The administration has indicated that Boehner’s statement is a step forward, though they are looking to pin down the details.
“The administration has been eager to send these agreements up for some time now, starting with our offer to submit the U.S.-South Korea agreement several months ago; since that time, we have been working diligently to find a path forward that satisfies concerns in Congress about the completion of all three agreements, as well as Trade Adjustment Assistance,” said Carol J. Guthrie, assistant U.S. trade representative for public affairs.
Guthrie added: “The next step is to nail down remaining specifics on a bipartisan, bicameral agreement to move forward with all three agreements and TAA in a timely fashion. We are particularly pleased with the progress announced by Senate leadership shortly before Congress left for the August recess, and look forward to working with both the Senate and House to finalize a bipartisan, bicameral agreement.”
Once submitted, the trade deals will move on an expedited track and would be subject to an up-or-down vote with no amendments.
The Pinocchio Test
The administration has clearly played a balancing act, trying to attract Democratic support without losing significant Republican backing.

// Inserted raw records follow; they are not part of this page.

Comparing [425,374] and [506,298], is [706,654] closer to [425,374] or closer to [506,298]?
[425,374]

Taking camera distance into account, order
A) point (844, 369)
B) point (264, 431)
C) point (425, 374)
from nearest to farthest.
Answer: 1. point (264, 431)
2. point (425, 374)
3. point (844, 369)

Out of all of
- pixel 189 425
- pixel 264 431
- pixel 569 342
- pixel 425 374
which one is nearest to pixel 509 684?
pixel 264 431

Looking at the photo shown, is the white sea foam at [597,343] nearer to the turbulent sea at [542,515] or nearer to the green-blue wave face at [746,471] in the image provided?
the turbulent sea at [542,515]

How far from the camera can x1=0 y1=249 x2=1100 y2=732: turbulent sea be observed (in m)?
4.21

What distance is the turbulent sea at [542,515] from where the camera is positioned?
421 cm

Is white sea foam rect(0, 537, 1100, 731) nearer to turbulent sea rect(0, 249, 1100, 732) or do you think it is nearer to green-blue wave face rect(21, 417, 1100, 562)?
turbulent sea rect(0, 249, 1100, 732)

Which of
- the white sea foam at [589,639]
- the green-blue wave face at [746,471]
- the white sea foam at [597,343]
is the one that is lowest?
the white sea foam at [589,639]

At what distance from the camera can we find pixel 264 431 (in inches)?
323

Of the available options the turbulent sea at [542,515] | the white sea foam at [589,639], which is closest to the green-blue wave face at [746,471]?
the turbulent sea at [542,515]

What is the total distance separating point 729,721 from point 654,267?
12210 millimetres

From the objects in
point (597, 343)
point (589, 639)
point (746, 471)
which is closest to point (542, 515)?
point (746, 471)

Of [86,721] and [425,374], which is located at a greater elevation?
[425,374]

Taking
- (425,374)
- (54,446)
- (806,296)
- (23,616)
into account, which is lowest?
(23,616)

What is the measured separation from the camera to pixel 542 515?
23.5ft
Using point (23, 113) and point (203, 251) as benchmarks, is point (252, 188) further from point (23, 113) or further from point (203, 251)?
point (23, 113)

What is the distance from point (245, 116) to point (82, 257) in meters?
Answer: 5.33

We’re not going to judge who is more right on the history leading up to this point, but we do think it is a highly selective recounting of that history for the president to suggest GOP lawmakers are blocking the deal because they are putting party before country. There is actually strong support for these agreements within the Republican Party — just like there is strong support for trade adjustment legislation among Democrats.
There may be a philosophical dispute over aid for companies harmed by free trade, but the administration in the end is responsible for making passage of TAA a condition for submitting the trade deals. Moreover, Obama leaves the distinct impression that Congress is sitting on the bills, when in fact they have not yet been officially submitted for consideration.